_WHAT TO PRODUCE_
Give back exactly the stretch of data below from the line holding "Flão pule refeições principais" through the line holding "CR 10. Credit Value at Risk", both ends included, and leave the remaining lines out.

== LISTED ENTRIES

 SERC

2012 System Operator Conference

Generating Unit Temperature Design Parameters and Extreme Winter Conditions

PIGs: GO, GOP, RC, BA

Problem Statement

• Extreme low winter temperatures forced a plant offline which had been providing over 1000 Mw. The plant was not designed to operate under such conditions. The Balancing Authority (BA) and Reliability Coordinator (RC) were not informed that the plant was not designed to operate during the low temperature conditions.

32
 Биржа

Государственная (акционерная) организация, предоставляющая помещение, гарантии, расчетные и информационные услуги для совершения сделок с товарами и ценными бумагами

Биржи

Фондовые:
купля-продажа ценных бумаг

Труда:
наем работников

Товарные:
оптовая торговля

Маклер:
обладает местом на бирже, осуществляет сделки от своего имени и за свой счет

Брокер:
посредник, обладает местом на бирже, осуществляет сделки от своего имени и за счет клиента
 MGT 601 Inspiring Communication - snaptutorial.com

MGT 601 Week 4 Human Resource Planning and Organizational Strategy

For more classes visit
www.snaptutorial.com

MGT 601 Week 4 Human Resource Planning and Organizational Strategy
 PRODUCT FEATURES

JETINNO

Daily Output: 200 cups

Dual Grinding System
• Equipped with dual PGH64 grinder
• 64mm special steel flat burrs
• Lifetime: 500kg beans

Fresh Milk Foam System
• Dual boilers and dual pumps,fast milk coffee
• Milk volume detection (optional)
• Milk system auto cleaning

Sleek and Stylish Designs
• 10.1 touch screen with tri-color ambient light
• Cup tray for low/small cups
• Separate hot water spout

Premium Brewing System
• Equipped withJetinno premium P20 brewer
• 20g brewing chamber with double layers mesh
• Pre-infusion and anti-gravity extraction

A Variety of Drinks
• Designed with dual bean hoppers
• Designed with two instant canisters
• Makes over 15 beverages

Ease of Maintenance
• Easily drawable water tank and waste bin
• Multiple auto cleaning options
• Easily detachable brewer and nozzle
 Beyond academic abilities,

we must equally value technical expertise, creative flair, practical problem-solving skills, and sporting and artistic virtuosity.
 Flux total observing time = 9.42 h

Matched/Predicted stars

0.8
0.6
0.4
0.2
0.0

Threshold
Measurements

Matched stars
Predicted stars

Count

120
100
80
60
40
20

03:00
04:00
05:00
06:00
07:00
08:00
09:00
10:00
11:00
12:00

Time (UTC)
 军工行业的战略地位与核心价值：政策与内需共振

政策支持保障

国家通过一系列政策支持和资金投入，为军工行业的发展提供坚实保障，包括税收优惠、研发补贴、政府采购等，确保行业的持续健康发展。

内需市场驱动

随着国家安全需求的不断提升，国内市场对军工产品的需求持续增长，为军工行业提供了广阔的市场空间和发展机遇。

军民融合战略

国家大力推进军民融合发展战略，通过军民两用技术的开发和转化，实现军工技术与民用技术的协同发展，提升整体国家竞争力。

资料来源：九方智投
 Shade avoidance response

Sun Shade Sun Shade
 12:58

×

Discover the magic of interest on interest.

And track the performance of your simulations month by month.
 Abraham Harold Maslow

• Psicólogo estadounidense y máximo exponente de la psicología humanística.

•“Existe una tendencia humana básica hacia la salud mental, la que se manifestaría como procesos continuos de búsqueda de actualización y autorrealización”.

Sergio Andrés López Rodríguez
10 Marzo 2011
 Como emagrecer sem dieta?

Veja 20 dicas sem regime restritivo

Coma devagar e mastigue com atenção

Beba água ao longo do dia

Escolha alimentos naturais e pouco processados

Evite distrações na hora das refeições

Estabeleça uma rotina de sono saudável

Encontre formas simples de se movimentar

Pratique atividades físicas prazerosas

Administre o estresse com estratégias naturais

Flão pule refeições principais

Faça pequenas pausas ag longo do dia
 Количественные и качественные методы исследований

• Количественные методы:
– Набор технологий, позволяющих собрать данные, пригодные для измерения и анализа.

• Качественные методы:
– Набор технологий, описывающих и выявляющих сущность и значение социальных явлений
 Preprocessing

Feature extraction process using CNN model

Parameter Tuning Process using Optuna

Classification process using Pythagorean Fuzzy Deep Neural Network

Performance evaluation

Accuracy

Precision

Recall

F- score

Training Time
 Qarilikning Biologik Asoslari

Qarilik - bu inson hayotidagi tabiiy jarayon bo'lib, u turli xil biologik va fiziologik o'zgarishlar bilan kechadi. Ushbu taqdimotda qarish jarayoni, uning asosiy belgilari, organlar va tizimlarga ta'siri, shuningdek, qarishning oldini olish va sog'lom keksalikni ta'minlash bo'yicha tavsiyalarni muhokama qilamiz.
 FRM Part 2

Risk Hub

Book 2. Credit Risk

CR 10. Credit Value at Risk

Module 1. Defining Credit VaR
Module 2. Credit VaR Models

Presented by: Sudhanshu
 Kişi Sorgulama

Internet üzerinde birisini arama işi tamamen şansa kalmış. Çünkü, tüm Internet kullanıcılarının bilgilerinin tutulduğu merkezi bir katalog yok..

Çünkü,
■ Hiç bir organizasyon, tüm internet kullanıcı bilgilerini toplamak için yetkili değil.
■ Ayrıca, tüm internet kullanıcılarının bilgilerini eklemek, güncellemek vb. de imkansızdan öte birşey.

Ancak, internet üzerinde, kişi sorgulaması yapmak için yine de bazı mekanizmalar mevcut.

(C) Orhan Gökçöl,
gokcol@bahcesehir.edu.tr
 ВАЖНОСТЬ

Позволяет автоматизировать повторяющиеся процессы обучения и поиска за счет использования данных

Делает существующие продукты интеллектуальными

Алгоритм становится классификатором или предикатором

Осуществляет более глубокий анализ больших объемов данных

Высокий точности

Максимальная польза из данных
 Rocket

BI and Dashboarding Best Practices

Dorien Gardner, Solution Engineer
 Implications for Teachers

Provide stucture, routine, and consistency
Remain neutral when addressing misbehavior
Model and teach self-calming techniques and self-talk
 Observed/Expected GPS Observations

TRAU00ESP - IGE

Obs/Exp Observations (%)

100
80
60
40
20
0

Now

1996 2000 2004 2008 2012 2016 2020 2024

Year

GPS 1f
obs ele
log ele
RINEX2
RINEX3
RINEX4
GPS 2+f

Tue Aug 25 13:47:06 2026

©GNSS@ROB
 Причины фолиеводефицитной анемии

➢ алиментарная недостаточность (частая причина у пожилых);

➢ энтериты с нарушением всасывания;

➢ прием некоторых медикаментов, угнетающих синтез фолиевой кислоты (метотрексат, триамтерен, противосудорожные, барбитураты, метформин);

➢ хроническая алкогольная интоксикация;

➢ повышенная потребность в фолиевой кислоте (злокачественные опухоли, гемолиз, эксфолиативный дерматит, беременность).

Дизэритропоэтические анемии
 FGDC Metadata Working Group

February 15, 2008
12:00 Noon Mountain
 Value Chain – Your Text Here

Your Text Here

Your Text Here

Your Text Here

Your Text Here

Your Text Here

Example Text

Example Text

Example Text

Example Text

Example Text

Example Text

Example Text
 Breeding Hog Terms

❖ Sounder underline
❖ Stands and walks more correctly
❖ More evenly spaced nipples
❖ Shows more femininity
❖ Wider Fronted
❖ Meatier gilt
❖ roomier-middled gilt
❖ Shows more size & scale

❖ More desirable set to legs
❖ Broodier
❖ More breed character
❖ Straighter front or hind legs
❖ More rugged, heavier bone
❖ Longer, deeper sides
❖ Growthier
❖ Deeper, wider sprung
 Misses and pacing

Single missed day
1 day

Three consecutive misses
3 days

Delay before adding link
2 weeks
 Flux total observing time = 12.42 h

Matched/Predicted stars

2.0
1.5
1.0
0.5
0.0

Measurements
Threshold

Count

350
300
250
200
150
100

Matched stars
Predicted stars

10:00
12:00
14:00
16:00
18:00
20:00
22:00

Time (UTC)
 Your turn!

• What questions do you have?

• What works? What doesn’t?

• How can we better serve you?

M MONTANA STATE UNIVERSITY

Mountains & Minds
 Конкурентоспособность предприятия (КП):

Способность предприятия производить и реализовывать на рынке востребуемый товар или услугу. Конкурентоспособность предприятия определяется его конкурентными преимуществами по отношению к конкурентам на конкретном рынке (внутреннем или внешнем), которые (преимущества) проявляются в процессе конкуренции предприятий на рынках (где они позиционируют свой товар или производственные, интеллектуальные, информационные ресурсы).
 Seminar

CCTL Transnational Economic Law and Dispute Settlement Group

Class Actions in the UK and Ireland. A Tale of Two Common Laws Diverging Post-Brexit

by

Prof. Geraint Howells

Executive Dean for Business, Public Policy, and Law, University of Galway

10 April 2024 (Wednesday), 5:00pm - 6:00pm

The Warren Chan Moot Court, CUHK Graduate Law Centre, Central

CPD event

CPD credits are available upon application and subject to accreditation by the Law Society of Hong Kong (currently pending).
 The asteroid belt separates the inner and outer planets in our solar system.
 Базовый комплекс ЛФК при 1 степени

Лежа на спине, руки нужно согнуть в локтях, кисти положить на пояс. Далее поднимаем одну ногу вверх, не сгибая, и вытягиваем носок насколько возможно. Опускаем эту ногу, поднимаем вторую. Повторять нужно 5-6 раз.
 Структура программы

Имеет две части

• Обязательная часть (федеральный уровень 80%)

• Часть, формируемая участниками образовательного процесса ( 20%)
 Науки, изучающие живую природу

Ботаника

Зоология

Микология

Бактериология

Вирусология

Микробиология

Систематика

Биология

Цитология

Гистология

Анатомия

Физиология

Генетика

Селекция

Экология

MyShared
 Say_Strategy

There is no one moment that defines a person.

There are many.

====

_RESULT OF THE TASK_
Flão pule refeições principais

Faça pequenas pausas ag longo do dia
 Количественные и качественные методы исследований

• Количественные методы:
– Набор технологий, позволяющих собрать данные, пригодные для измерения и анализа.

• Качественные методы:
– Набор технологий, описывающих и выявляющих сущность и значение социальных явлений
 Preprocessing

Feature extraction process using CNN model

Parameter Tuning Process using Optuna

Classification process using Pythagorean Fuzzy Deep Neural Network

Performance evaluation

Accuracy

Precision

Recall

F- score

Training Time
 Qarilikning Biologik Asoslari

Qarilik - bu inson hayotidagi tabiiy jarayon bo'lib, u turli xil biologik va fiziologik o'zgarishlar bilan kechadi. Ushbu taqdimotda qarish jarayoni, uning asosiy belgilari, organlar va tizimlarga ta'siri, shuningdek, qarishning oldini olish va sog'lom keksalikni ta'minlash bo'yicha tavsiyalarni muhokama qilamiz.
 FRM Part 2

Risk Hub

Book 2. Credit Risk

CR 10. Credit Value at Risk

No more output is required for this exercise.